BEGIN SUPPLIED PASSAGE

AbstractTokenizer

Defines a general tokenizer.

Implements: ITokenizer

Description

The AbstractTokenizer class defines a general tokenizer.

Fields

_last_token_type

Last token type

_last_token_type: TokenType = TokenType.Unknown

_next_token

Next token

_next_token: Token

_scanner

Scanner

_scanner: IScanner

comment_state

Comment state

comment_state: ICommentState

decode_strings

Boolean that defines the option to decode strings or not.

decode_strings: bool

merge_whitespaces

Boolean that defines the option to unify white spaces.

merge_whitespaces: bool

number_state

Number state

number_state: INumberState

quote_state

Quote state

quote_state: IQuoteState

skip_comments

Boolean that defines the option to skip comments.

skip_comments: bool

skip_eof

Boolean that defines the option to skip EOF.

skip_eof: bool

skip_unknown

Boolean that defines the option to skip unknowns.

skip_unknown: bool

skip_whitespaces

Boolean that defines the option to skip white spaces.

skip_whitespaces: bool

symbol_state

Symbol state

symbol_state: ISymbolState

unify_numbers

Boolean that defines the option to unify numbers.

unify_numbers: bool

whitespace_state

White space state.

whitespace_state: IWhitespaceState

word_state

Word state.

word_state: IWordState

Properties

scanner

Scanner

scanner(): IScanner

scanner(value: IScanner)

END SUPPLIED PASSAGE

◆ REQUIRED ACTION 1
In the AbstractTokenizer reference above, name every field whose type is bool.
◆ REQUIRED ACTION 2
Using the AbstractTokenizer reference, explain what type the _last_token_type field has and what value it starts with.

BEGIN GIVEN DATA

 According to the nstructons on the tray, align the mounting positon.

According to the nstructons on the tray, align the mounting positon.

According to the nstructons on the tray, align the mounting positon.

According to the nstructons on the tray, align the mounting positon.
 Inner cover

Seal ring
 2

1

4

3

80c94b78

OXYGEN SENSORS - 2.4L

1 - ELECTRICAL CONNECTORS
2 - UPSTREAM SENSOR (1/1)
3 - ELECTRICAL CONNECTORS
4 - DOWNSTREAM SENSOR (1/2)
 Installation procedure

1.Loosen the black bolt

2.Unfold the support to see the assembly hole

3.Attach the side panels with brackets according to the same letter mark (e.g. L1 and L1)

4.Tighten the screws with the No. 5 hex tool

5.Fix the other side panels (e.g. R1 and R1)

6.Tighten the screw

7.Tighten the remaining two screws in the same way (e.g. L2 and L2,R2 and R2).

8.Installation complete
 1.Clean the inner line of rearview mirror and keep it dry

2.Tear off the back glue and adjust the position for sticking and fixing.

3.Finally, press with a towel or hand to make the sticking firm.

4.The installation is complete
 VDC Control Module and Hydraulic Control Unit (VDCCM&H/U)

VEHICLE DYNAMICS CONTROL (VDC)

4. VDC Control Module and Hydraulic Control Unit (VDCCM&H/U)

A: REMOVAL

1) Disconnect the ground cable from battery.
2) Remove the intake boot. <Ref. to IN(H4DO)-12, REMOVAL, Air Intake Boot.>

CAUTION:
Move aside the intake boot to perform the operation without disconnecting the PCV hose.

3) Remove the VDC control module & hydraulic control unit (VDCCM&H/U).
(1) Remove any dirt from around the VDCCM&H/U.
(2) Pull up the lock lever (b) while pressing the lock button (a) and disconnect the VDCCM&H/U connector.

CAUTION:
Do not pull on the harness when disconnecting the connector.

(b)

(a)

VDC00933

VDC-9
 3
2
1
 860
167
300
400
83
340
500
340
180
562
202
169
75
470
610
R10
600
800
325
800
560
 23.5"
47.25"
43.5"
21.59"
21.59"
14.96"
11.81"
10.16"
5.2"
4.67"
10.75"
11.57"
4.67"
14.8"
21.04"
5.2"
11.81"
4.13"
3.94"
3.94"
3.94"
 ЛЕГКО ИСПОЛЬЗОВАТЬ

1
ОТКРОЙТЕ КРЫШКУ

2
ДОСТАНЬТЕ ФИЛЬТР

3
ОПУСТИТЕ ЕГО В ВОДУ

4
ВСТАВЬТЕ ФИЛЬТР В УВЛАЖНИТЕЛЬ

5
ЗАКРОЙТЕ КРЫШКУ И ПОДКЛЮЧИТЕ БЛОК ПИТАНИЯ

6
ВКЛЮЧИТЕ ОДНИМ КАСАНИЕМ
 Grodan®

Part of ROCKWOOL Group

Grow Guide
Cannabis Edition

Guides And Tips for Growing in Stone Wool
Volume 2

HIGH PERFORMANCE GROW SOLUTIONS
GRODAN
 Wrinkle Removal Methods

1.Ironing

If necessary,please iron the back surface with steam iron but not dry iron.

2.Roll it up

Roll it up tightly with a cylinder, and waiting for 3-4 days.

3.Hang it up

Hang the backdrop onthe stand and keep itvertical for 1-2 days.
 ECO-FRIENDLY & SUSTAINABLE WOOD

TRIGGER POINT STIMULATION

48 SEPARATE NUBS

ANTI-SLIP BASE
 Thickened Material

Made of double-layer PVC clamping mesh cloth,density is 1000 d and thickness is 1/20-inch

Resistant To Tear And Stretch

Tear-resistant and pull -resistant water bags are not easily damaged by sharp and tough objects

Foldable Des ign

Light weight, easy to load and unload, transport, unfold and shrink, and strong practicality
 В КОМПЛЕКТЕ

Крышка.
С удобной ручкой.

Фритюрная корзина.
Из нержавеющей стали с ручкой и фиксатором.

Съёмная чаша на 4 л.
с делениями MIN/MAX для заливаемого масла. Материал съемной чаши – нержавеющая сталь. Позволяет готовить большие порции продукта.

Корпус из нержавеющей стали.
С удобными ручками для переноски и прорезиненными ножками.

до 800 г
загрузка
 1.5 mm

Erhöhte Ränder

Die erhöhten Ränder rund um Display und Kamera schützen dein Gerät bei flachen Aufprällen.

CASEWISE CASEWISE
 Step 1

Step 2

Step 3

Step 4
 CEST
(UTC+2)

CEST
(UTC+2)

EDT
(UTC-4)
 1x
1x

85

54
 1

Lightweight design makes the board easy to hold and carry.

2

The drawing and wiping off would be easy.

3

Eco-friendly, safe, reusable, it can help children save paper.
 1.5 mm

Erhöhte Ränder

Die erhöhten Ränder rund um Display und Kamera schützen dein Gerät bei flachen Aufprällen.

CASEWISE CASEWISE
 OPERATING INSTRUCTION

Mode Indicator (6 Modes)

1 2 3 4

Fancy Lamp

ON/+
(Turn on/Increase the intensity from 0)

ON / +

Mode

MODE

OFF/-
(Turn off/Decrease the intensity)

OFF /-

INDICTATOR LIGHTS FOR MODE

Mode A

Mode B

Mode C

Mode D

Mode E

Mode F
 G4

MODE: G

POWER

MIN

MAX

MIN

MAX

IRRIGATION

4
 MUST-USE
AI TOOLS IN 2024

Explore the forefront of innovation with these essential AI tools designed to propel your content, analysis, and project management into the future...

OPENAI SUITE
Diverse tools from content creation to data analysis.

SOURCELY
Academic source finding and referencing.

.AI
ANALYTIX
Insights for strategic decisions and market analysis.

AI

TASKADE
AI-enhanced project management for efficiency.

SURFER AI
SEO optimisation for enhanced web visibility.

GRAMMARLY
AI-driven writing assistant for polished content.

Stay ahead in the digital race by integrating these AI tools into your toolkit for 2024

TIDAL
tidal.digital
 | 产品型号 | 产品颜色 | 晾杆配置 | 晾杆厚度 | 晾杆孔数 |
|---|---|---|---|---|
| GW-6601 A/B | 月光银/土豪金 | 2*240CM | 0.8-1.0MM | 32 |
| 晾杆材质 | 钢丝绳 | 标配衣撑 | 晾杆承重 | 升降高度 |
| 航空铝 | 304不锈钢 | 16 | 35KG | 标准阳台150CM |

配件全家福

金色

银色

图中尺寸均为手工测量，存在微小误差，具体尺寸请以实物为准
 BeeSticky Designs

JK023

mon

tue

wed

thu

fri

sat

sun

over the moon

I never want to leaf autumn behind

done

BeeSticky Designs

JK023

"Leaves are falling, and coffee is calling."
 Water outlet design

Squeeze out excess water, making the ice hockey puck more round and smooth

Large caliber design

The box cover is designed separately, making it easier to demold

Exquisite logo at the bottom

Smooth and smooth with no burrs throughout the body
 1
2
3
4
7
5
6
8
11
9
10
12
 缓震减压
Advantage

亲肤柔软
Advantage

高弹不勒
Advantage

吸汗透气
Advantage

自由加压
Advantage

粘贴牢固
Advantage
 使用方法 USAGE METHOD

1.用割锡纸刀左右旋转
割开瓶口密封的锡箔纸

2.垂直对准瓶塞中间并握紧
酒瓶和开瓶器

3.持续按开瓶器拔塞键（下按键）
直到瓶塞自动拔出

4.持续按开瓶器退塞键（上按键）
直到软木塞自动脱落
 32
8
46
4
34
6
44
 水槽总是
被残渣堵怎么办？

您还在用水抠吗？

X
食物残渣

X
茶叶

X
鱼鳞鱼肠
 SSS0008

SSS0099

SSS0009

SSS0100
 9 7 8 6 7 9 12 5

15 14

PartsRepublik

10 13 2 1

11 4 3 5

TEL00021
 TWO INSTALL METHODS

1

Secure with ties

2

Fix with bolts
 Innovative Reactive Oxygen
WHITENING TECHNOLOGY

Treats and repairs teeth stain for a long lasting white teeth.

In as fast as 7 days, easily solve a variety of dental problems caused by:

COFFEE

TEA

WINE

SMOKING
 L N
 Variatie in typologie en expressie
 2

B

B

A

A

END GIVEN DATA

◆ WRITTEN SOLUTION 1
decode_strings, merge_whitespaces, skip_comments, skip_eof, skip_unknown, skip_whitespaces, unify_numbers

◆ WRITTEN SOLUTION 2
The _last_token_type field holds the last token type and has the type TokenType. It is initialized to TokenType.Unknown.